Your employer probably already knows that injuries from lifting patients happen far more often than they should. Even so, the Occupational Safety and Health Administration notes that medical facilities fail to employ the appropriate devices needed to assist you with this task.

Out of every 10,000 hospital workers, 75 suffer injuries from lifting patients. Out of every 10,000 residential facility or nursing home workers, 107 suffer the same injuries. That equates to two and three times more than the national average, respectively. Even though the agency has yet to establish industry standards, OSHA felt the problem was bad enough to create a website devoted to it.

Your risk of injury may only increase

You probably already know that the average age of the population is rising. Over the next 10 years, the number of people age 65 or older will only increase. As the population ages, more patients will have mobility issues. This means you will probably lift more and more patients as the years go by.

At the same time, obesity remains a problem as well. Lifting equipment that can raise up to 1,000 pounds, specially made ambulances, specially made beds and surgical tables, and more appear in more medical facilities across the country. Even if you prefer not to use equipment to lift a patient, you may have no choice under certain circumstances.

Would lift-assist equipment make a difference?

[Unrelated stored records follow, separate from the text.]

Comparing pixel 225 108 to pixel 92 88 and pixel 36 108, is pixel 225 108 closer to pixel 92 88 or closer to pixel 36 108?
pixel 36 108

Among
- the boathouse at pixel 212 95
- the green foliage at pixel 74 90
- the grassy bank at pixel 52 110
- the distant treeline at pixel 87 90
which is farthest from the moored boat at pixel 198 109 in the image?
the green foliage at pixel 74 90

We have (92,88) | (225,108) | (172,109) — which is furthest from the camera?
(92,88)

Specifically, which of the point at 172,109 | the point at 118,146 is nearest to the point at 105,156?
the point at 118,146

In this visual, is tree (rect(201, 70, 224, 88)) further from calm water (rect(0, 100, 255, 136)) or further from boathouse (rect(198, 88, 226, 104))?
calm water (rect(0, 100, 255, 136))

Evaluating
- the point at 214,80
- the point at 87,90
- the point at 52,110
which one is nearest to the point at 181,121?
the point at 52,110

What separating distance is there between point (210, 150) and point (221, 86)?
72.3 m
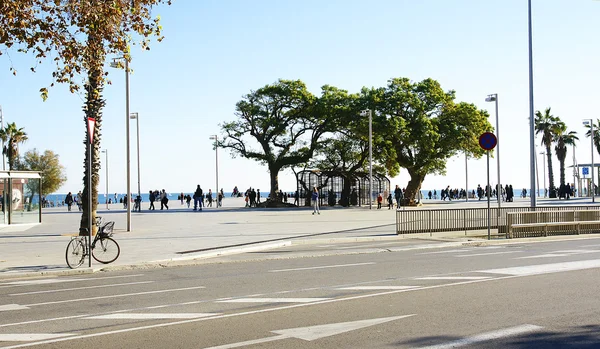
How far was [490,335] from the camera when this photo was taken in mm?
7094

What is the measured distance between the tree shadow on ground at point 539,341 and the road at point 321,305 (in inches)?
0.4

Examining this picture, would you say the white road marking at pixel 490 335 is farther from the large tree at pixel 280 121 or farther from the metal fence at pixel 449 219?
the large tree at pixel 280 121

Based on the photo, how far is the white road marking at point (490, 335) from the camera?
21.7ft

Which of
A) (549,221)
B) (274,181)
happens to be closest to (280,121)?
(274,181)

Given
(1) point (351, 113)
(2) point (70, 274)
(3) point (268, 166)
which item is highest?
(1) point (351, 113)

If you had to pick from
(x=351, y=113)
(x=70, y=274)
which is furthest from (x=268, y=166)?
(x=70, y=274)

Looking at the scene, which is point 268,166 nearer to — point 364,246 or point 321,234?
point 321,234

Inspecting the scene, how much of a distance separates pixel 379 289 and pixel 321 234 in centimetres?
1383

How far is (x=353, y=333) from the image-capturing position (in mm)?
7289

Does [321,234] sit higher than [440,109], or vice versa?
[440,109]

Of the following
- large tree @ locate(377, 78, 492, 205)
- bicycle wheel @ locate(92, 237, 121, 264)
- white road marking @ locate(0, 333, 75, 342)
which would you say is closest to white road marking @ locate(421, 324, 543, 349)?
white road marking @ locate(0, 333, 75, 342)

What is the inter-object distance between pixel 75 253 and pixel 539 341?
37.9ft

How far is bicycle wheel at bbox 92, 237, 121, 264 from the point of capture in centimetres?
1595

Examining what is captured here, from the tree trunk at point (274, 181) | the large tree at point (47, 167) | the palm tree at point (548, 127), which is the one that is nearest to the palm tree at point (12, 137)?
the large tree at point (47, 167)
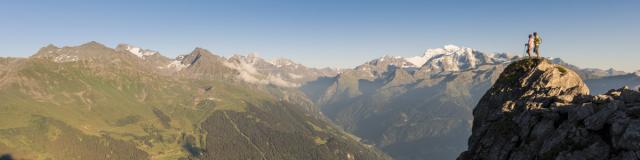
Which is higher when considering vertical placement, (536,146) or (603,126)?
(603,126)

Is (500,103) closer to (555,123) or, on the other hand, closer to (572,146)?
(555,123)

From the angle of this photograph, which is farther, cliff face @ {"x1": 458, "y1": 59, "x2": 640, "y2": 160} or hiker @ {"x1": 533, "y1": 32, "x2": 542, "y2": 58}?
hiker @ {"x1": 533, "y1": 32, "x2": 542, "y2": 58}

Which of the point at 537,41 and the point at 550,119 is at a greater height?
the point at 537,41

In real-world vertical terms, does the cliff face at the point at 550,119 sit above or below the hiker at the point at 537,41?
below

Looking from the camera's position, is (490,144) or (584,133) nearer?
(584,133)

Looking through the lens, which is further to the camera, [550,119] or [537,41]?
[537,41]

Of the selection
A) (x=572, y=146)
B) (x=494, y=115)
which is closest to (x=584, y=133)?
(x=572, y=146)

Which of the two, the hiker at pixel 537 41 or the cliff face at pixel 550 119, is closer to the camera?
the cliff face at pixel 550 119

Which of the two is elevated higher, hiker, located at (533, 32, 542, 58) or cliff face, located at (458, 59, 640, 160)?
hiker, located at (533, 32, 542, 58)
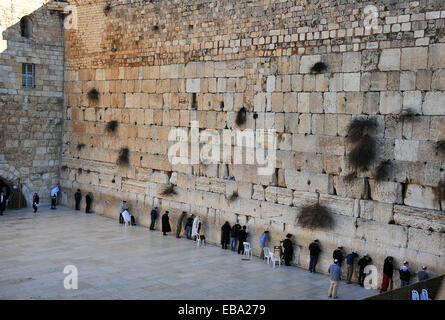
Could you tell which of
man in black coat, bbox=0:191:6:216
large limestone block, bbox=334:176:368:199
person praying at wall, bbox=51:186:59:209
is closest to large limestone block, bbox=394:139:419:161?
large limestone block, bbox=334:176:368:199

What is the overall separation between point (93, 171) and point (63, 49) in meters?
4.55

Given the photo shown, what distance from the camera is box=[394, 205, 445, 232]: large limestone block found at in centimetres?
941

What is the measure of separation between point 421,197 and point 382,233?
1013mm

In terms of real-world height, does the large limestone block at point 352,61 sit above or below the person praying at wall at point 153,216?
above

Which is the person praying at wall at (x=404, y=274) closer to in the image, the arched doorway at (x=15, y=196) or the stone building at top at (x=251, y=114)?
the stone building at top at (x=251, y=114)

OSHA thinks it does. It says that, when medical facilities use lift-assist equipment to move patients, the following happens:

  • Injuries decrease
  • Productivity increases
  • Staff retention rises
  • Workers' compensation claims decrease
  • Time off work for injuries decreases
  • Worker satisfaction increases
  • Work life of staff increases
  • Patient care and satisfaction rise

This may make you want to use such equipment more often, but it doesn't eliminate the possibility of injury during patient transfers. You could still end up suffering a work-related injury while moving a patient. If this happens, you could spend some time recovering. In that case, you should receive workers' compensation benefits to help with your medical and medical-related expenses, along with the income you lose while recovering. Other benefits may also be available based on your circumstances.